[DIRECTION]: Without the images, output each record below as it stands.

[SUPPLIED ENTRIES]:
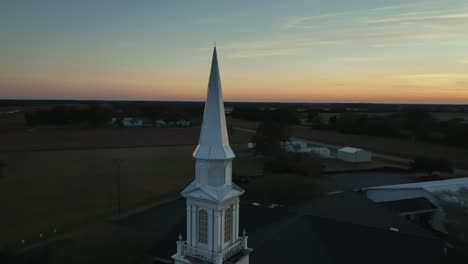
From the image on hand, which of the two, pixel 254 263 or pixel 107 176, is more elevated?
pixel 254 263

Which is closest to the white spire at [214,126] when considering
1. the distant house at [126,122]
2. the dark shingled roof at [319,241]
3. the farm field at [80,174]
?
the dark shingled roof at [319,241]

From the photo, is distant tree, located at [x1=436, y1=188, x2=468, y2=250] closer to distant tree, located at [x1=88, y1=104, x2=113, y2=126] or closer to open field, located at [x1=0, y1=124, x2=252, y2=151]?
open field, located at [x1=0, y1=124, x2=252, y2=151]

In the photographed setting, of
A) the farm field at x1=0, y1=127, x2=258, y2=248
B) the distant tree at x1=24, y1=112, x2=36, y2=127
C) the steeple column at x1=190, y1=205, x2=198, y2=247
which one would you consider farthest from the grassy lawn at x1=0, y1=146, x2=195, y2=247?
the distant tree at x1=24, y1=112, x2=36, y2=127

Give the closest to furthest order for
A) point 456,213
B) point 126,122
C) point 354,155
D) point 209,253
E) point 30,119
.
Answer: point 209,253
point 456,213
point 354,155
point 30,119
point 126,122

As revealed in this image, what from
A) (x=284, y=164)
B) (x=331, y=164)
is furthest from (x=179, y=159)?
(x=331, y=164)

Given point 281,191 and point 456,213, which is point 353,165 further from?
point 456,213

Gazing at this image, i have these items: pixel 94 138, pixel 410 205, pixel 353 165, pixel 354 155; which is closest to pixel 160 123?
pixel 94 138

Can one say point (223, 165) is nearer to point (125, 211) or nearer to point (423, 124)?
point (125, 211)
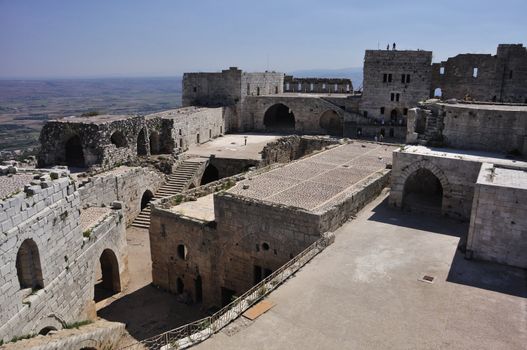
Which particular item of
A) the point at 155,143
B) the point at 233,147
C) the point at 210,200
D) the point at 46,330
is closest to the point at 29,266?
the point at 46,330

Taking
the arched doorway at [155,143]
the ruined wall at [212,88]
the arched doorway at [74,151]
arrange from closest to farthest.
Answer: the arched doorway at [74,151] → the arched doorway at [155,143] → the ruined wall at [212,88]

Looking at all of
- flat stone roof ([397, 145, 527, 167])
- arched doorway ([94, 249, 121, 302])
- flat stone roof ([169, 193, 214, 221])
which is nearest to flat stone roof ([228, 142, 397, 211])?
flat stone roof ([169, 193, 214, 221])

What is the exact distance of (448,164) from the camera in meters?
15.9

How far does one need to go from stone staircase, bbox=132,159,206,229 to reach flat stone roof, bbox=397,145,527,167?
1463 cm

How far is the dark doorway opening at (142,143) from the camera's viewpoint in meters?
29.1

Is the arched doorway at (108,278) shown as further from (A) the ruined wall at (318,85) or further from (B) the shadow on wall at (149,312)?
(A) the ruined wall at (318,85)

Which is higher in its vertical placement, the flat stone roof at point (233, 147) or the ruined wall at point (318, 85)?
the ruined wall at point (318, 85)

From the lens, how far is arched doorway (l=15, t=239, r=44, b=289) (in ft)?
37.9

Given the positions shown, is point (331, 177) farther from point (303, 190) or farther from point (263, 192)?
point (263, 192)

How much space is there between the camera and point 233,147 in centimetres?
3359

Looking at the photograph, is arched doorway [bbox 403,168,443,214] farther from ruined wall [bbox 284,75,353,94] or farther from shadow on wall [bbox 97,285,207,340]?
ruined wall [bbox 284,75,353,94]

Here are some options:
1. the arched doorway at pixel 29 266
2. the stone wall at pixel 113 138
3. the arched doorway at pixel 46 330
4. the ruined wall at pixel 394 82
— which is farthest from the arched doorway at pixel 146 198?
the ruined wall at pixel 394 82

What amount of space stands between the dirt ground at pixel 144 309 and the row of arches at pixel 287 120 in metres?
25.6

[WRITTEN ANSWER]:
From the image on hand, which of the two, pixel 254 263 or pixel 107 176, is more elevated?
pixel 254 263

Which is closest to the white spire at [214,126] when considering
1. the distant house at [126,122]
2. the dark shingled roof at [319,241]
3. the farm field at [80,174]
?
the dark shingled roof at [319,241]

From the photo, is distant tree, located at [x1=436, y1=188, x2=468, y2=250] closer to distant tree, located at [x1=88, y1=104, x2=113, y2=126] or closer to open field, located at [x1=0, y1=124, x2=252, y2=151]?
open field, located at [x1=0, y1=124, x2=252, y2=151]

In the photographed setting, of
A) the farm field at x1=0, y1=127, x2=258, y2=248
B) the distant tree at x1=24, y1=112, x2=36, y2=127
C) the steeple column at x1=190, y1=205, x2=198, y2=247
which one would you consider farthest from the grassy lawn at x1=0, y1=146, x2=195, y2=247?
the distant tree at x1=24, y1=112, x2=36, y2=127

Give the closest to furthest order for
A) point 456,213
B) point 126,122
C) point 354,155
D) point 209,253
E) point 30,119
.
Answer: point 209,253
point 456,213
point 354,155
point 30,119
point 126,122

As revealed in this image, what from
A) (x=284, y=164)
B) (x=331, y=164)
is furthest from (x=179, y=159)?
(x=331, y=164)

Given point 281,191 and point 456,213, which is point 353,165 further from?
point 456,213

Gazing at this image, i have these items: pixel 94 138, pixel 410 205, pixel 353 165, pixel 354 155; which is closest to pixel 160 123?
pixel 94 138

Can one say point (223, 165) is nearer to point (125, 211) or nearer to point (423, 124)?
point (125, 211)
Which particular item of
A) the point at 155,143
B) the point at 233,147
C) the point at 210,200
D) the point at 46,330
is closest to the point at 29,266?
the point at 46,330

Taking
the arched doorway at [155,143]
the ruined wall at [212,88]
the arched doorway at [74,151]
arrange from closest to farthest.
Answer: the arched doorway at [74,151] → the arched doorway at [155,143] → the ruined wall at [212,88]

Looking at all of
- flat stone roof ([397, 145, 527, 167])
- arched doorway ([94, 249, 121, 302])
- flat stone roof ([169, 193, 214, 221])
which is nearest to flat stone roof ([228, 142, 397, 211])?
flat stone roof ([169, 193, 214, 221])

What is the exact distance of (448,164) from the camera in meters?
15.9

How far does one need to go from stone staircase, bbox=132,159,206,229 to reach flat stone roof, bbox=397,145,527,167?
1463 cm

How far is the dark doorway opening at (142,143) from the camera's viewpoint in meters?
29.1

Is the arched doorway at (108,278) shown as further from (A) the ruined wall at (318,85) or further from (B) the shadow on wall at (149,312)?
(A) the ruined wall at (318,85)

Which is higher in its vertical placement, the flat stone roof at point (233, 147) or the ruined wall at point (318, 85)?
the ruined wall at point (318, 85)

From the lens, how far is arched doorway (l=15, t=239, r=44, b=289) (in ft)?
37.9

Given the positions shown, is point (331, 177) farther from point (303, 190) or farther from point (263, 192)?
point (263, 192)

How much space is there between the camera and point 233,147 in centimetres?
3359

Looking at the photograph, is arched doorway [bbox 403,168,443,214] farther from ruined wall [bbox 284,75,353,94] or farther from shadow on wall [bbox 97,285,207,340]?
ruined wall [bbox 284,75,353,94]

Here are some options:
1. the arched doorway at pixel 29 266
2. the stone wall at pixel 113 138
3. the arched doorway at pixel 46 330
4. the ruined wall at pixel 394 82
— which is farthest from the arched doorway at pixel 146 198?
the ruined wall at pixel 394 82

What amount of space stands between the dirt ground at pixel 144 309 and the row of arches at pixel 287 120 in metres?
25.6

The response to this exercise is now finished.